**Ausgangstext**
Um die komplette Lücke zwischen Stellenangebot und -nachfrage zu füllen, müssten in Deutschland 1,8-mal so viele Studenten ihren Dipl.-Ing. abschließen wie bisher. Maßgeblich verursacht hat diese Entwicklung einerseits die anziehende Konjunktur, andererseits auch der Strukturwandel hin zu einer wissensintensiven Wirtschaft. Unternehmen können im internationalen Wettbewerb schnell ins Hintertreffen geraten, wenn sie nicht innovativ genug sind. Dafür brauchen sie qualifizierte Mitarbeiter. Mittlerweile reagieren die Betriebe bereits spürbar auf den Fachkräftemangel:

Zwei Drittel aller Unternehmen, die Ingenieure beschäftigen, investieren in die gezielte Weiterbildung ihrer Angestellten, um Personalengpässe auszugleichen.

Damit die zusätzlichen Anforderungen schmackhafter werden, setzen viele Firmen auf flexiblere Arbeitszeiten mithilfe von Zeitkonten. Bereits mehr als jedes zweite Unternehmen bietet zudem auch eine bessere Vereinbarkeit von Beruf und Familie, etwa durch Telearbeit. Ebenso viele Betriebe rekrutieren gezielt ältere Ingenieure – ein Grund dafür, dass die Arbeitslosenzahlen der Ingenieure über 50 Jahren besonders stark zurückgehen.

**Ziele**
(a) Fassen Sie den Ausgangstext zum Ingenieurmangel in zwei Sätzen zusammen.
(b) Schreiben Sie den Ausgangstext zum Ingenieurmangel im Anschluss an seinen letzten Satz weiter.

**Bereitgestellte Daten**
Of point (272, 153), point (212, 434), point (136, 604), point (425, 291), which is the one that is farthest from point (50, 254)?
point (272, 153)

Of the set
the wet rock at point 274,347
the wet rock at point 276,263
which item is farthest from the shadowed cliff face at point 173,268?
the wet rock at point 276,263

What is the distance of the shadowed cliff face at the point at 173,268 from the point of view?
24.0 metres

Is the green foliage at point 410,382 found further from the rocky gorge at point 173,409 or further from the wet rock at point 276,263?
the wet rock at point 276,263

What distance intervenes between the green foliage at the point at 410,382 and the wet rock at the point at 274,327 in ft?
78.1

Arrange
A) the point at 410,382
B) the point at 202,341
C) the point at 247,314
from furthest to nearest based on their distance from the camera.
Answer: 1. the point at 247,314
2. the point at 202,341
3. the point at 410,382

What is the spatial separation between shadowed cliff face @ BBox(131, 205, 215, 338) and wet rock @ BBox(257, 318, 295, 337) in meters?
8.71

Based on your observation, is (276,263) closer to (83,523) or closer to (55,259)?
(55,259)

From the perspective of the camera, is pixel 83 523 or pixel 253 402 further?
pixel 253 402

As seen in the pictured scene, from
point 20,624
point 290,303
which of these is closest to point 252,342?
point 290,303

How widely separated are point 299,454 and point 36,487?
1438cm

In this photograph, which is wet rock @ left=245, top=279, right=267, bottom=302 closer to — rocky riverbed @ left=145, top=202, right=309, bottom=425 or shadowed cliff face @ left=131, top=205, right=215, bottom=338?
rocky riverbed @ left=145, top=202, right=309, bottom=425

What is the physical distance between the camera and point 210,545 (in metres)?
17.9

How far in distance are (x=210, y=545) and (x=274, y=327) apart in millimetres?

**Ergebnisse der Übung**
(a) Um die Lücke zwischen Stellenangebot und -nachfrage zu schließen, müssten in Deutschland 1,8-mal so viele Studenten ihren Dipl.-Ing. abschließen wie bisher, wobei die anziehende Konjunktur und der Strukturwandel hin zu einer wissensintensiven Wirtschaft diese Entwicklung maßgeblich verursacht haben. Die Betriebe reagieren darauf mit gezielter Weiterbildung, flexibleren Arbeitszeiten über Zeitkonten, einer besseren Vereinbarkeit von Beruf und Familie sowie der gezielten Rekrutierung älterer Ingenieure.

(b)
Im Kampf um die besten Fachkräfte greift jedes vierte Unternehmen auch kräftig in den Firmengeldbeutel. Ingenieuren winken deutlich bessere Gehälter als anderen Beschäftigten, wie das Sozioökonomische Panel, eine repräsentative Bevölkerungsstichprobe, ergab:

Das Bruttojahresgehalt eines vollzeiterwerbstätigen Ingenieurs lag im Jahr 2006 im Mittel um 69 Prozent höher als bei einem durchschnittlichen Vollzeitbeschäftigten.

Gegenüber einem Akademiker mit Vollzeitjob in einem anderen Beruf verdiente ein Ingenieur 26 Prozent mehr. Vor nicht allzu langer Zeit sah die Situation weniger rosig aus. Im Jahr 1996, als von einem Fachkräftemangel noch keine Rede war, standen auf dem Ingenieurgehaltszettel nur 3,6 Prozent mehr Lohn als auf dem eines vergleichbaren Akademikers.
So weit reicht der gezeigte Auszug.